My husband's mother and my mother are a different story. My mom was always a little dippy but she has gone off the deep end since her dad died. I understand, he was my grandfather and one of the best people I have ever had the privilege of knowing, but he wouldn't want this. She has been clingy to my sister and I and has been so negative about everything lately. She had shoulder surgery and she claims she thought she was done with life and would die on the table. She won't get help, sees a therapist only occasionally and refers to my daughter as "her baby." I am not ready to tell her because I don't need the insensitivity. Also, she will want to move in with me, even though I am a married woman who lives a state away. I WILL NOT have this. Plus she will surely ask me if I feel different this time around. I don't want her BS. My hubby and I have a trip to Alaska planned for June (if my doctor okays it). We planned it after we lost our daughter months ago and didn't expect to be pregnant again so soon. We will wait at least until then because she will drive me nuts if I tell her.

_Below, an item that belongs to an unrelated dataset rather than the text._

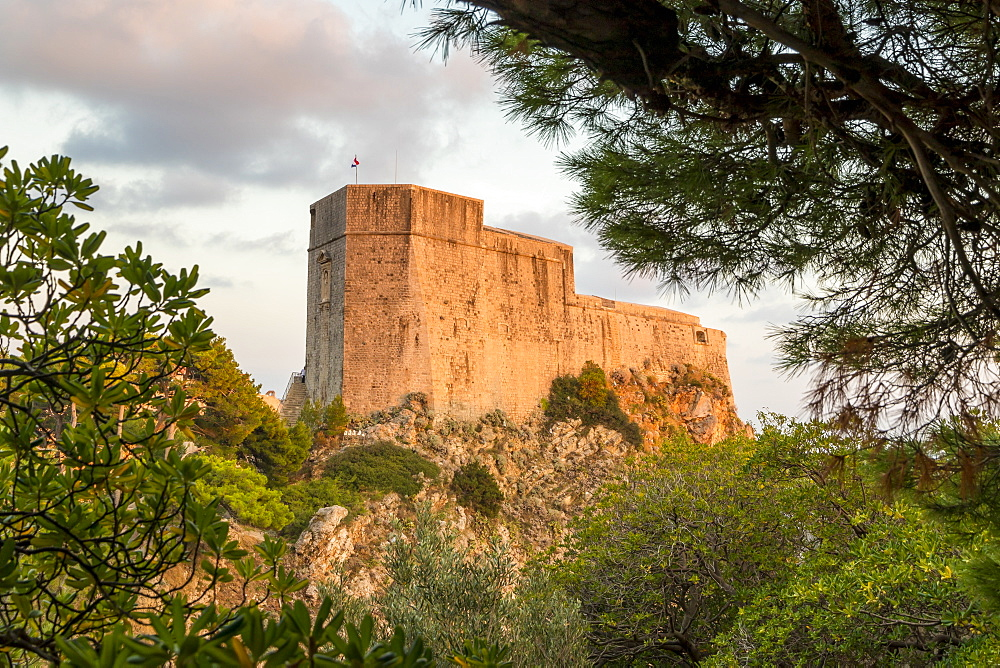 The fortress Lovrijenac (St. Lawrence Fortress) at sunset, Dubrovnik, Croatia, Europe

My husband's mother is, well, mean. She seems to be the only one to not understand we are busy people. He talked with her during the week, but we don't go over much even though she lives 10 minutes away. She isn't very nice and constantly tries to tell us how to live our lives. A few weeks ago she got into an argument over thank you cards. We thanked everyone in person for the support and contributions to the NICU (we asked for donations instead of flowers). We thanked everyone in person and while I know most people send thank you cards, this was too painful to relive. She said she would do it, we said no. That we thanked people and if they were not happy with us they don't have to support us in the future, that it was too sensitive a topic and that was it. The next day she sends an email to my husband in a cold, professional tone that my husband was obviously too busy for her and that she is done with him. All she wants is updates on what she called "major life events." This happened the day I found out I was pregnant. I am having a hard time taking the high ground because I would love to tell her, "hey, I'm pregnant and guess who is going to be very limited in this?" I wouldn't do that to my husband, but man, I am sick of her bull. She does this manipulative stuff all the time and I am beyond done.

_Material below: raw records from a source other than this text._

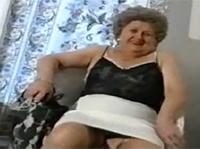 Sexy Oma macht sich nackig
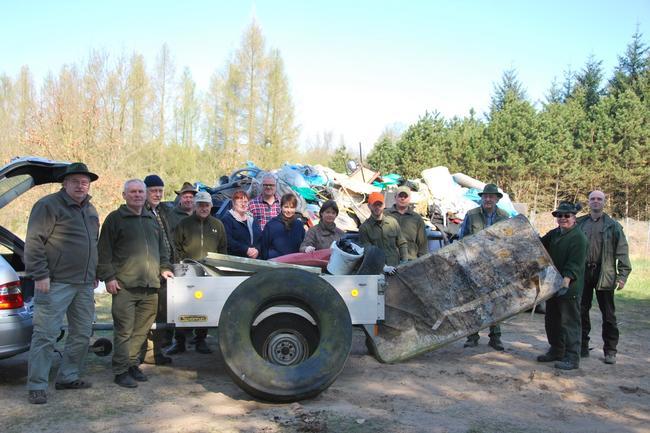 Frank Wilke, Uwe Labes, Bernd Schulze und Sven Güntherberg (v.l.) vom Jagdverband Nauen vor einem der zahlreichen Müllcontainer. In diesem Jahr konnten über 150 Kubikmeter Müll aus dem Wald geholt werden.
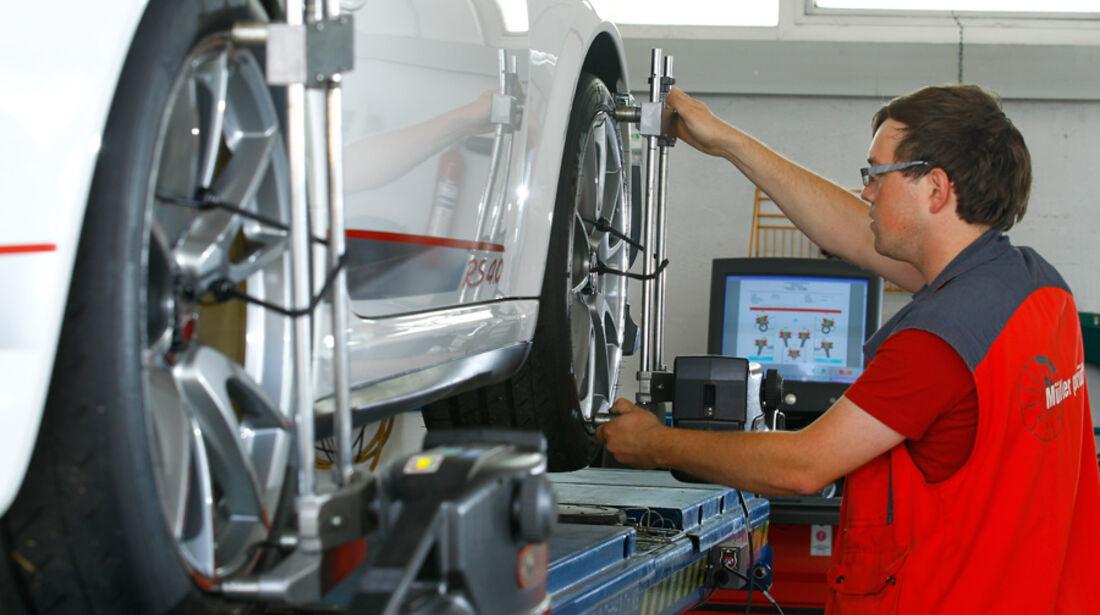Porsche 911 GT3 RS 4.0, Werkstatt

It would be easier just to tell people so we didn't have to hide everything, but I promised to wait until after we get back from our trip. Sorry for the long rant. It's just so hard. I am so excited about this baby. I want this so much and I can't wait until December. I am not ashamed to be pregnant, nor do I care what others think of me. They didn't go through what we did, and they are not us. I just want to be able to be happy out int the open without fear of slipping up and telling everyone.